Thursday, July 2, 2015 - A motion to centralize at least 22 lawsuits focused on cancers allegedly spread by power morcellators was filed before the Judicial Panel on Multidistrict Litigation on June 18. The allegations center on the increased risk of cancer connected to the use of power morcellators for female patients.

The power morcellator is a medical device used in uterine procedures such as myomectomies and hysterectomies. It is used to conduct small removals of uterine fluid or tissues, oftentimes allowing physicians to make operations in the area much smaller and less invasive for the patient. This leads to benefits such as a smaller chance of infection and faster recovery times. Procedures that employ the power morcellator also leave the patient with less visible scarring.

The device however began to raise red flags after it was discovered that it had the capability to spread cancer cells located in the uterus throughout the organ, causing a higher risk for the disease the spread in those who received treatment from a power morcellator. Though it has been estimated that roughly 0.3 percent of women who undergo surgeries involving a power morcellator have uterine cancer, around half a million women have undergone procedures involving the device.
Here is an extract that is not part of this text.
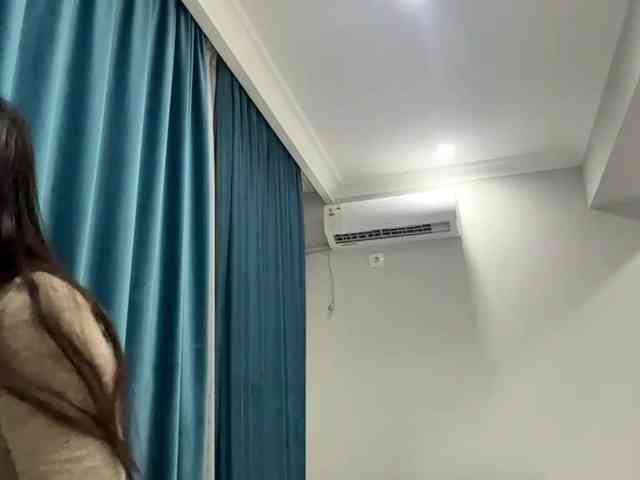 LatrishaAltigs webcam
This leaves more than 1,000 women potentially affected by the ability of the power morcellator to spread cancerous diseases in their uterus.

The 22 cases up for centralization before the JPML come from 16 different courts around the U.S. The lawsuits all carry similar claims against the manufacturers of power morcellators, alleging that the companies were aware of the risk the devices posed to patients and failed to adequately warn those who may be affected. The plaintiffs have requested for their cases to be heard in the District of Kansas federal court.

Ethicon, a Johnson & Johnson subsidiary, is the largest manufacturer of power morcellators. The company is one of a handful of companies named as defendants in the lawsuits, including Cook Urological, Inc., Nouvag and Olympus. In light of the allegations made against the company in the lawsuits, Ethicon no longer offers its power morcellator devices on the market. A number of hospitals discontinued the use of power morcellators as well after news of the product‘s link to cancer risk spread throughout the industry. Despite the pull back Ethicon has made in regards to its own morcellator devices, the company has stopped short of putting out a full recall for the product.

The lawsuits gained steam after an FDA warning issued in April of 2014 stating that the power morcellator increased the risk of the spread of cancer in the uterus. Many involved in the lawsuits called for the FDA to issue a recall, however that avenue was never pursued by the FDA. Since the 2014 however, the FDA has endorsed traditional hysterectomies not involving the power morcellator as a safer choice for patients.

The defendants named in the motion to centralize the lawsuits need to respond to the MDL request by the end of the week. Oral arguments in relation to the possible centralization of the lawsuits are expected to begin in October of 2015.